━━━ TEXTO PARA LEITURA ━━━

De fato, a última geração das violências coletivas e dos conflitos armados em Cité Soleil se caracteriza pela articulação desses conflitos aos fatores políticos discriminatórios e partidaristas, ou seja, o procedimento do armamento clandestino por um sistema político dos grupos vulneráveis da população no objetivo de impedir aos oponentes puderem se manifestar contra ele. Sem dúvida, é  isso o terrorismo de Estado: uma exploração cruel das condições sociais precárias dos indivíduos por um regime sanguinário muito pouco preocupado a resolver os problemas sociais e econômicos que nunca foram aprimorados tampouco resolvidos. Esta situação de miséria, de pobreza e de vulnerabilidade se tornou uma fraqueza indispensável para os atores políticos poderem explorar mais facilmente os jovens.

O armamento acelerado e invisível dos grupos armados[6] criou uma situação de fortalecimento dos mesmos que, tendo consciência da sua influência e força, se deixaram manipulados a menos que tenham o que precisam, a saber, dinheiros, cheques zumbis, munições e comidas para seus soldados. São jovens entre 16 e 25 anos que são sistematicamente instrumentalizados para reproduzir a violência em prol daqueles grupos econômica e financeiramente fortes e poderosos que só podem resolver seus problemas pela violência. Na verdade, a mão política nunca estava ausente nos conflitos armados em Cité Soleil desde seu início, porém, ela nunca foi tão visível, clara, cruel e demonstrativa como no início dos anos 2000. Em 2004, a situação de conflitos armados e de violências coletivas atingiu um nível inacreditável de gravidade e de exageração em Cité Soleil. Esta última geração se caracteriza, por um lado, pela frequência e pela repetição das rivalidades sociais das bandas armadas entre si, e, por outro lado, pelo agravamento das confrontações entre essas bandas armadas e os policiais. A polícia – antes da chegada da Minustah em abril de 2004 – desempenhou, apesar dos seus números limitados e das suas capacidades materiais e técnicas insuficientes, um papel profissional como única força nacional de interposição entre os sujeitos armados e os civis. Às vezes, ela atua com brutalidade e arbitrário para fazer retornar a ordem. Com a chegada da Minustah, as intervenções brutais e violentas se multiplicavam.

━━━

**REQUISITO A:**
Expresse em uma tabela Markdown, com as colunas Nº e Entrada, tudo o que vai da linha das entradas que contém "As this photograph" até a linha que contém "How far in the", inclusive. Numere cada linha e deixe de fora as linhas em branco.
**REQUISITO B:**
Prossiga o texto sobre os conflitos armados em Cité Soleil a partir do ponto em que ele termina.
O texto e as entradas têm origens distintas.

━━━ DADOS FORNECIDOS ━━━

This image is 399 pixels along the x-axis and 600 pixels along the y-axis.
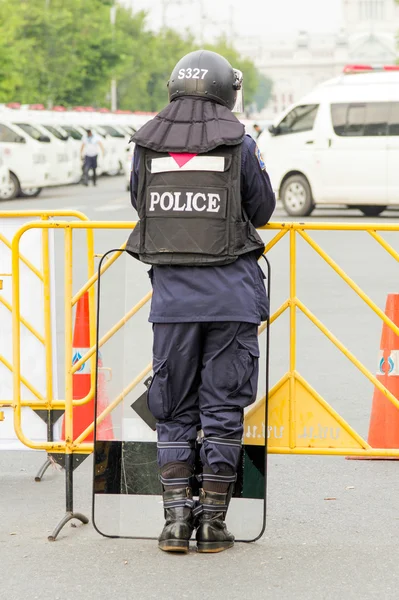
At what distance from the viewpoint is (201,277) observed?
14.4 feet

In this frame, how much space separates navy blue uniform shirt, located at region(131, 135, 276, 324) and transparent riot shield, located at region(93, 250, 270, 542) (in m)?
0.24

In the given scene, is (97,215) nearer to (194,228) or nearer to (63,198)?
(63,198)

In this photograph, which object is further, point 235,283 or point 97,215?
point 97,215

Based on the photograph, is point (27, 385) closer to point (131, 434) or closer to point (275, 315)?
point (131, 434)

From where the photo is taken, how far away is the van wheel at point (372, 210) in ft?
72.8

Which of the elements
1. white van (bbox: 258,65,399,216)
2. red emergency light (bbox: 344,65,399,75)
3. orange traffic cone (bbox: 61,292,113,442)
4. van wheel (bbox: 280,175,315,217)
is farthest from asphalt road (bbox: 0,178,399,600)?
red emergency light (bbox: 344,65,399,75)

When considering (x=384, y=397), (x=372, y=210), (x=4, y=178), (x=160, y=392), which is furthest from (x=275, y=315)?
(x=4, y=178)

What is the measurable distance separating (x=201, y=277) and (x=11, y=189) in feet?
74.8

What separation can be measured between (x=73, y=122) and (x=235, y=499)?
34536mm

━━━
━━━ DADOS FORNECIDOS ━━━

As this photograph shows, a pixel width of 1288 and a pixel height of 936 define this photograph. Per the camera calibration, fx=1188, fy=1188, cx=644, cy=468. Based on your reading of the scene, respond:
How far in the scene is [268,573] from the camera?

━━━

**RESULTADO DA TAREFA A:**
| Nº | Entrada |
|---|---|
| 1 | As this photograph shows, a pixel width of 1288 and a pixel height of 936 define this photograph. Per the camera calibration, fx=1188, fy=1188, cx=644, cy=468. Based on your reading of the scene, respond: |
| 2 | How far in the scene is [268,573] from the camera? |

**RESULTADO DA TAREFA B:**
Em resumo, os fatores explicativos das violências coletivas e dos conflitos armados em Cité Soleil são múltiplos e complexos e variam de acordo com o contexto socio-histórico considerado. Se, por exemplo, no início até a década de 1990, em Cité Soleil, eles eram exclusivamente ligados – sem risco de se enganar – às necessidades de ordem social e econômica, a partir dos anos 2000, eles são extremamente politizados sem, de modo algum, resolver as necessidades sociais sem soluções mais duradouras. Ao contrário, elas eram uma fraqueza muito explorada com maldade. A criação das OP é um dos eventos mais importantes na politização flagrante dos conflitos armados e das violências coletivas em Cité Soleil. Depois vem a Operação Bagdá. Do ponto de vista teórico, o governo começou a retomar o controle timidamente da capital e de algumas zonas populares afetadas por este evento a partir do fim de 2007. Algumas zonas vermelhas como Cité Soleil começaram a serem frequentáveis após várias intervenções da polícia e das forças onusianas. Porém, os conflitos armados e as violências coletivas em Cité Soleil não acabaram, mas se estenderam até o fim de 2015. Uma avaliação estatística das vítimas de todos os fenômenos que tomaram Cité Soleil como refém, em particular a Operação Bagdá, é muito difícil a fazer. Todavia, os traços ambientais e as sequelas sociais que eles deixaram num Cité Soleil ajoelhado são ainda muito visíveis.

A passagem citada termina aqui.